An efficient way of storing data to disk is in binary format. Pandas supports this using Python’s built-in pickle serialization.  Pickle is handy for saving python objects to files without having to write your own serialization code.

In [None]:
df.to_pickle("arts_funding.pkl")

The complement to `to_pickle` is the `read_pickle` function, which restores the pickle to a `DataFrame` or `Series`:

In [None]:
pd.read_pickle("arts_funding.pkl").head()

As Wes warns in his book, it is recommended that binary storage of data via pickle only be used as a temporary storage format, in situations where speed is relevant. This is because there is no guarantee that the pickle format will not change with future versions of Python.

For example, we might be interested in the distribution of transit lengths, so we can plot them as a histogram:

Though most of the transits appear to be short, there are a few longer distances that make the plot difficult to read. This is where a transformation is useful:

Pandas has many additional capabilities - SQL-like joins; merging dataframes; groupby; concatenating multiple frames; pivoting rows and columns.

## Data aggregation and GroupBy operations

One of the most powerful features of Pandas is its **GroupBy** functionality. On occasion we may want to perform operations on *groups* of observations within a dataset. For exmaple:

* **aggregation**, such as computing the sum of mean of each group, which involves applying a function to each group and returning the aggregated results
* **slicing** the DataFrame into groups and then doing something with the resulting slices (*e.g.* plotting)
* group-wise **transformation**, such as standardization/normalization

In [None]:
data = np.load("zips_and_revenues.npy")
data = data.T
dfz = pd.DataFrame(data,index=data[:,0], columns=["zip_code", "revenue"])
dfz.head()

In [None]:
revenue_grouped = dfz.groupby("zip_code")

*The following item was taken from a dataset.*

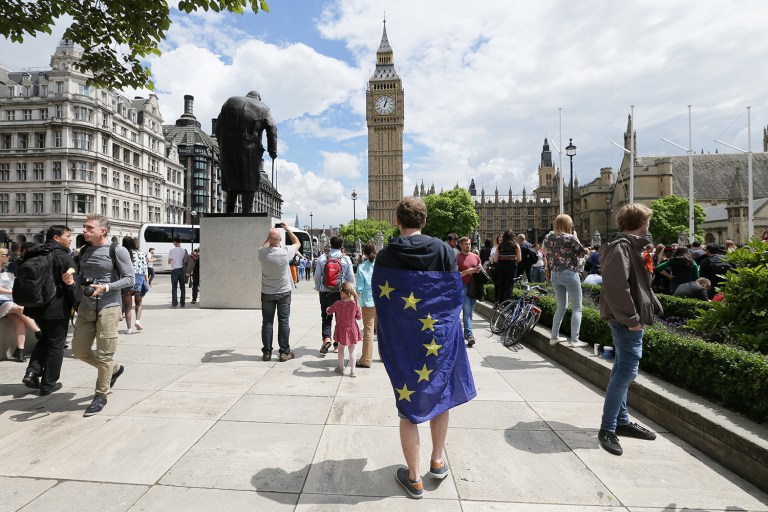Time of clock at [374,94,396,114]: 1:02
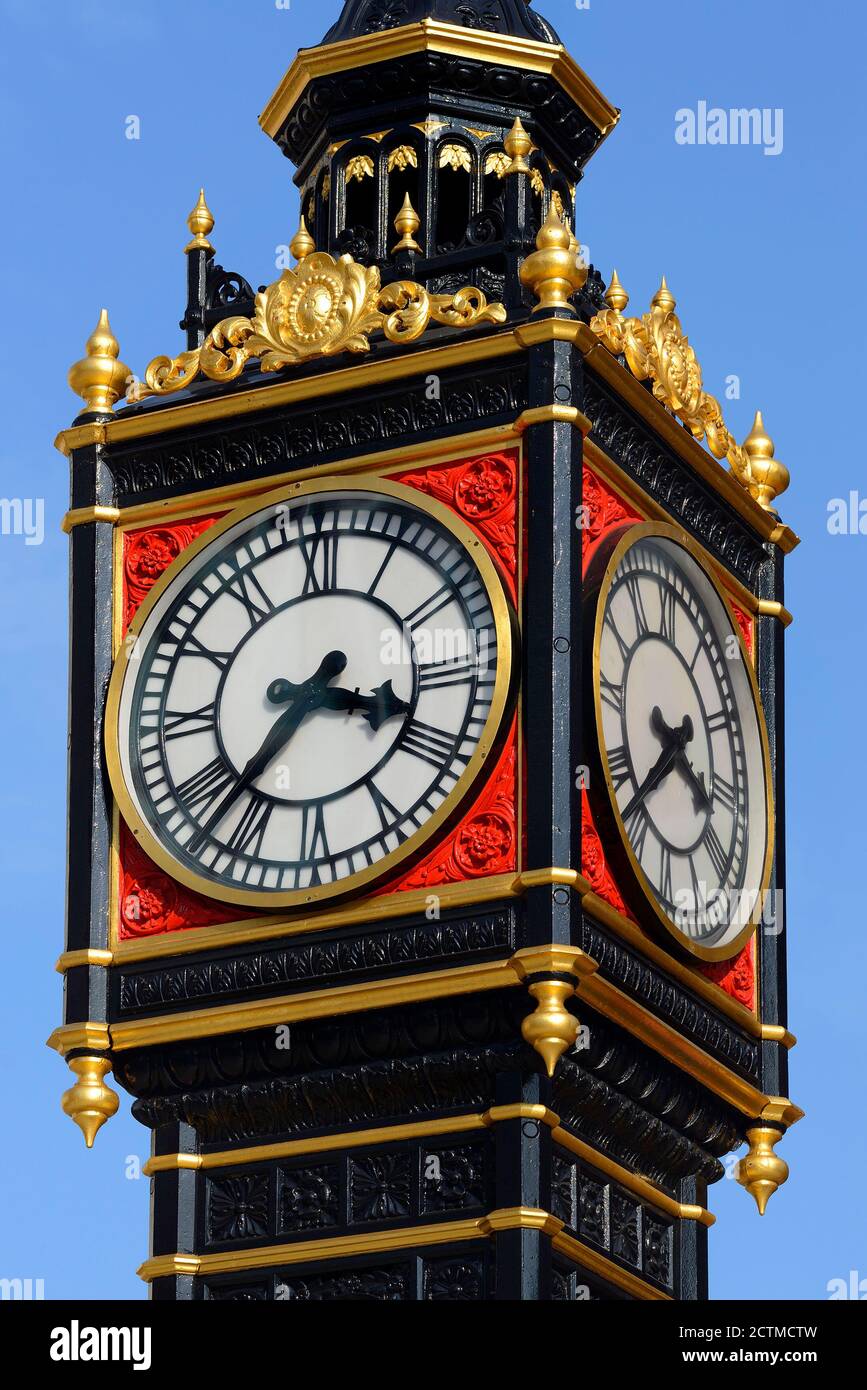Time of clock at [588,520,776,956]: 3:37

This *grouped* dataset is hard to visualize



In [None]:
revenue_grouped

A common data analysis procedure is the **split-apply-combine** operation, which groups subsets of data together, applies a function to each of the groups, then recombines them into a new data table.

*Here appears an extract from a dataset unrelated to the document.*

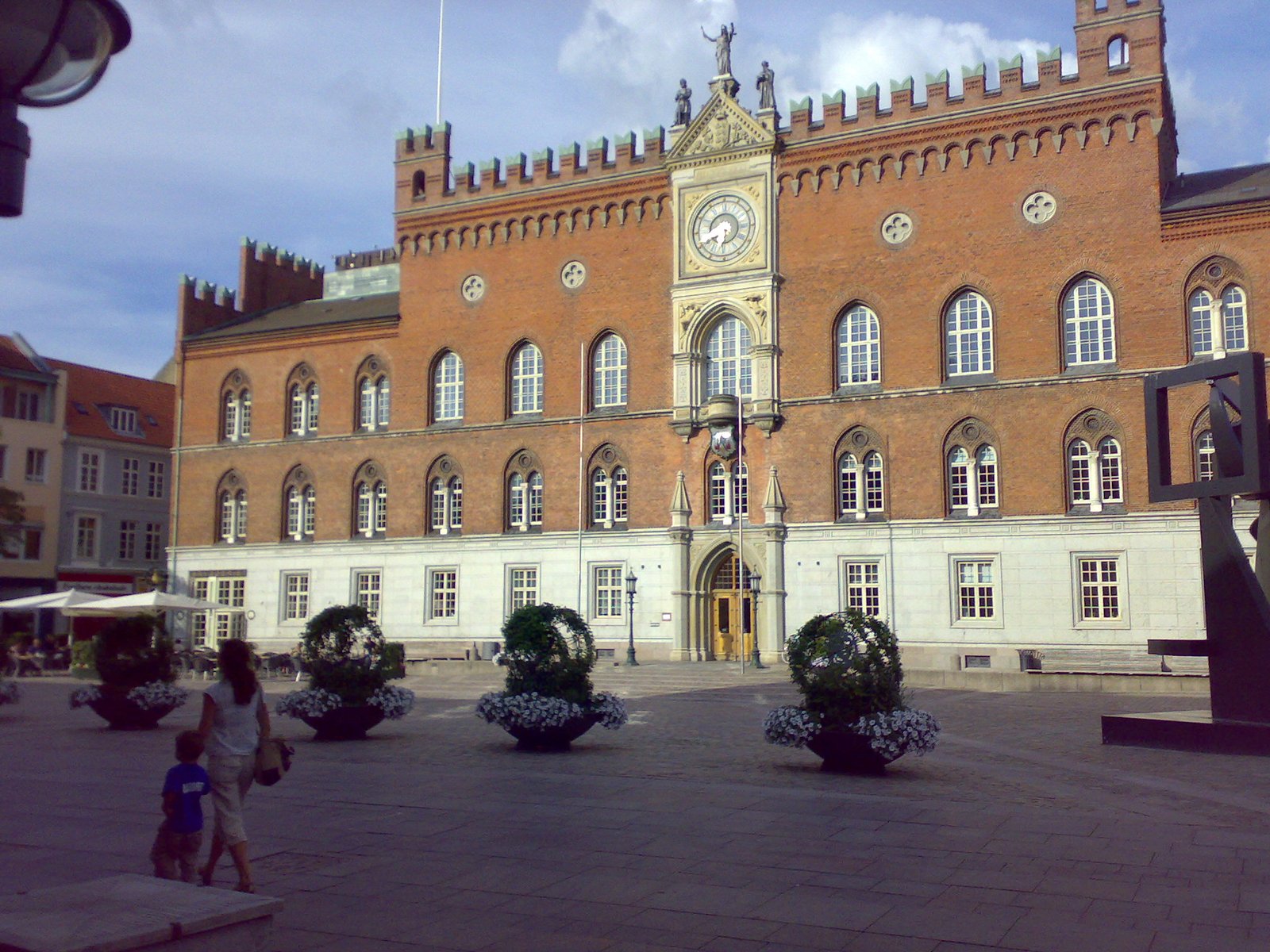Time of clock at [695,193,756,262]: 6:40
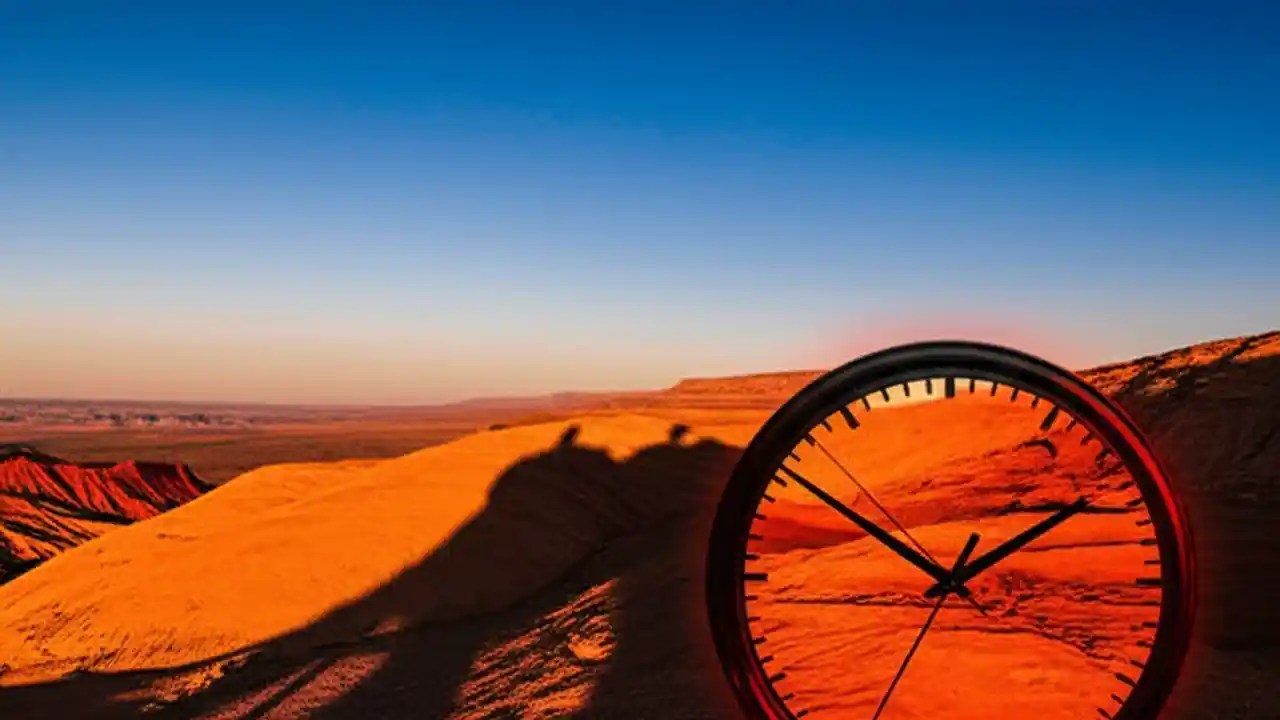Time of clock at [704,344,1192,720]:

For example, we may want to aggregate our data with with some function.

![split-apply-combine](http://f.cl.ly/items/0s0Z252j0X0c3k3P1M47/Screen%20Shot%202013-06-02%20at%203.04.04%20PM.png)

<div align="right">*(figure taken from "Python for Data Analysis", p.251)*</div>

We can aggregate in Pandas using the `aggregate` (or `agg`, for short) method:

In [None]:
revenue_grouped.agg(np.mean).head()

Some aggregation functions are so common that Pandas has a convenience method for them, such as `mean`:

In [None]:
revenue_grouped.mean().head()

The `add_prefix` and `add_suffix` methods can be used to give the columns of the resulting table labels that reflect the transformation:

In [None]:
revenue_grouped.mean().add_suffix('_mean').head()

Alternately, we can **transform** the data, using a function of our choice with the `transform` method:

In [None]:
normalize = lambda x: (x - x.mean())/x.std()

revenue_grouped.transform(normalize).head()

Also, we can access the group as a list:

In [None]:
chunks = dict(list(revenue_grouped))
chunks[10003]

This just scratches the surface - see the Wes McKinney book for a more in-depth introduction.